Virtuix Omni Ships First Units, Plans Possible Crowdfunding Round
Virtuix Omni, the Houston-born virtual gaming company, has a special affinity for crowdfunding.
On its way to its second appearance at the International Consumer Electronics Show in Las Vegas this week, founder and CEO Jan Goetgeluk says the company—now based in Austin, TX—is considering using newly passed Jobs Act investing rules to solicit money from everyday investors.
“We’re exploring to do a big series A round, but Regulation A might be a good option for us given that we are built by a passionate community of enthusiasts,” he says. “We often get a question from community, How can we invest? And we have had to turn them down.
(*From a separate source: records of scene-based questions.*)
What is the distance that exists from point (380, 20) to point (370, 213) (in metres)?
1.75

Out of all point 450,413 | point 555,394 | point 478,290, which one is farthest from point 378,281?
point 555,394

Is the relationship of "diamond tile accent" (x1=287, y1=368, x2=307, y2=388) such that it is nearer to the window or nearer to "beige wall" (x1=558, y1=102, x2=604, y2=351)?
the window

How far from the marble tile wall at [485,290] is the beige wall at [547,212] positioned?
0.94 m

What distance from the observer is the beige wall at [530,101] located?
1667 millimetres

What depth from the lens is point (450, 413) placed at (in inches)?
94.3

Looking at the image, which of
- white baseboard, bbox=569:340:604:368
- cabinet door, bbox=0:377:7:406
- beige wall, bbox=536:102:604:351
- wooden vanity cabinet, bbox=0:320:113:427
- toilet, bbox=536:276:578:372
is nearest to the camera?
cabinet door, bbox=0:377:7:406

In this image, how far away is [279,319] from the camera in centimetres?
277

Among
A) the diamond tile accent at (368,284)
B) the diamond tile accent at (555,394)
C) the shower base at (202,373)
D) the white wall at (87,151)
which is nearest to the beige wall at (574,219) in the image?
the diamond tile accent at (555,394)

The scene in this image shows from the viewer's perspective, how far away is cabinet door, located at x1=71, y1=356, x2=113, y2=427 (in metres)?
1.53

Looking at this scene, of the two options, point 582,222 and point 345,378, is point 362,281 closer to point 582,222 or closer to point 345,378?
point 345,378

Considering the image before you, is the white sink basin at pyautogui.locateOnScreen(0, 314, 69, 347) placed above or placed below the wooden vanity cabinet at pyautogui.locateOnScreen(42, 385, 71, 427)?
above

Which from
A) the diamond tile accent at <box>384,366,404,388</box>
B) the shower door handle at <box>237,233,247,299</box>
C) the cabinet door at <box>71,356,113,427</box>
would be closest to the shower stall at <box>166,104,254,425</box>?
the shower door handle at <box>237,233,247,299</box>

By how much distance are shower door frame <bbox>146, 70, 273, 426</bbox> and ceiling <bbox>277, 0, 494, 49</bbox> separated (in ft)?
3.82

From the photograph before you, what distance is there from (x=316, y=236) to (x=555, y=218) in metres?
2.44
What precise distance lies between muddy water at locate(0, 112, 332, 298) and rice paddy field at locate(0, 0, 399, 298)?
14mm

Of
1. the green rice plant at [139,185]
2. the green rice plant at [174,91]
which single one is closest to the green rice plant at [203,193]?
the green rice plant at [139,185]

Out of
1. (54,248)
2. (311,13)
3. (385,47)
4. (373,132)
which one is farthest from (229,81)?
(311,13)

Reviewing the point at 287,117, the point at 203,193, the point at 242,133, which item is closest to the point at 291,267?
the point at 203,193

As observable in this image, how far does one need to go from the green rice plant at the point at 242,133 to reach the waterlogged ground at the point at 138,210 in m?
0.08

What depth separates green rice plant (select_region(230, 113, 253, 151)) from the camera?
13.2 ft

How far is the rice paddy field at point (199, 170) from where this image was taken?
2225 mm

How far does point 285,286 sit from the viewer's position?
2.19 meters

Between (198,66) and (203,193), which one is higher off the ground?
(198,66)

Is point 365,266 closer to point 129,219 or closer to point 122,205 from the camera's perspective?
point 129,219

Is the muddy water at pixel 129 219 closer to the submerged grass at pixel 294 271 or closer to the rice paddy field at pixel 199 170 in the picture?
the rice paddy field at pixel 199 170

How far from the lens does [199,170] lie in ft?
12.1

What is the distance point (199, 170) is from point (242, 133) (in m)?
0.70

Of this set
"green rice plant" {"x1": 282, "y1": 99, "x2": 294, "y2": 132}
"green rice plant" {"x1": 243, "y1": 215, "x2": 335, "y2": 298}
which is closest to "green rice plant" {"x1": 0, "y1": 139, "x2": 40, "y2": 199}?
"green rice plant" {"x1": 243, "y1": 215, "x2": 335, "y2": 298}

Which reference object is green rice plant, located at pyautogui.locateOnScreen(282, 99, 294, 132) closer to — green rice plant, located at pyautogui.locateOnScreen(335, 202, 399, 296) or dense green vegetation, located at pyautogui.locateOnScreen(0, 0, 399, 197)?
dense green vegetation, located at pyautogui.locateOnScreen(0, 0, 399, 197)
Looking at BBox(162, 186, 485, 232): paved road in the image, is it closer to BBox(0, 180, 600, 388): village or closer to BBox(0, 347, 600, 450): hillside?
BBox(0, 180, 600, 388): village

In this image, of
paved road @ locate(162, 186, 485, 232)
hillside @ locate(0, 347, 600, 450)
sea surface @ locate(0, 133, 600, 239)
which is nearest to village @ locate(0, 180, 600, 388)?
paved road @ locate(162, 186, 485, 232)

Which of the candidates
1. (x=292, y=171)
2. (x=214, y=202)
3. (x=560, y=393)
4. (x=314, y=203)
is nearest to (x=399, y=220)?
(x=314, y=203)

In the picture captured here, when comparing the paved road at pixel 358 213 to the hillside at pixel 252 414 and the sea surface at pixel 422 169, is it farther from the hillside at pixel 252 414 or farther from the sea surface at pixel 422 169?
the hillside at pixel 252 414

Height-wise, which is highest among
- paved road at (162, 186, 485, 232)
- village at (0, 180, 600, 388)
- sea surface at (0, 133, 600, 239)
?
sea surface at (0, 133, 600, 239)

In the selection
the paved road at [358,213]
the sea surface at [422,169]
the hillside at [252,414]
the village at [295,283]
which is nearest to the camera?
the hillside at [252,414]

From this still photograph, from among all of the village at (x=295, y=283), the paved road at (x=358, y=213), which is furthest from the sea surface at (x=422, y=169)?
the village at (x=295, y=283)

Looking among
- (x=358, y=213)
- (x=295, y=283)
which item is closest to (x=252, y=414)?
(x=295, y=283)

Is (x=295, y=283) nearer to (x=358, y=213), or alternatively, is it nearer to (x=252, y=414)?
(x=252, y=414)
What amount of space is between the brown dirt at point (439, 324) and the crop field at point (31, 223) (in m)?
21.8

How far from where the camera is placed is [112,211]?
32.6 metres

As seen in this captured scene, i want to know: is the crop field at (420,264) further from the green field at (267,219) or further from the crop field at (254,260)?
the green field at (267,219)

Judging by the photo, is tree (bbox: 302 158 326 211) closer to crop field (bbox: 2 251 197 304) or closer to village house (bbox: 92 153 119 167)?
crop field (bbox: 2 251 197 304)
That feels contrary to our culture.”
Last year, the SEC changed one of its rules, Regulation A, to allow companies to crowdfund up to $50 million from investors across states, an amount that some observers liken to a “mini-IPO.” Before the changes, the rule capped these investments at $5 million and required companies to spend the time and money to register its offering in each state where it planned to raise money.
Virtuix got its start in 2013 through a Kickstarter campaign in which it raised $1.1 million and pre-sold more than 3,500 of its Omni treadmills, which, when paired with an Oculus Rift reality headset, enables players to control their characters’ movements by walking, running, jumping, and turning on a platform.
Since then, the startup has built up a backlog of 5,000 units and raised more than $8 million from investors such as Dallas Mavericks owner and tech billionaire Mark Cuban. Virtuix shipped out its first Omni last month and plans to delivery another 50 units to Kickstarter backers this month. “We will ramp up production gradually and get through the backlog,” Goetgeluk says. “It will take several months.”
While at the CES convention, Goetgeluk will be actively gauging interest from individual investors. “We’ll be asking potential investors to indicate their interest to invest,” he adds. “This could replace the traditional Series A.”
In the meantime, Virtuix is putting down roots in Austin where it relocated in July from Houston, where Goetgeluk founded the company at his kitchen table in 2013. The main reason for the move? Engineering talent, he says.
“The main element is that in Austin you have great engineering talent that is used to working for startups, for the uncertainty of a startup,” he says. “It’s much harder to find engineers to do that in Houston.”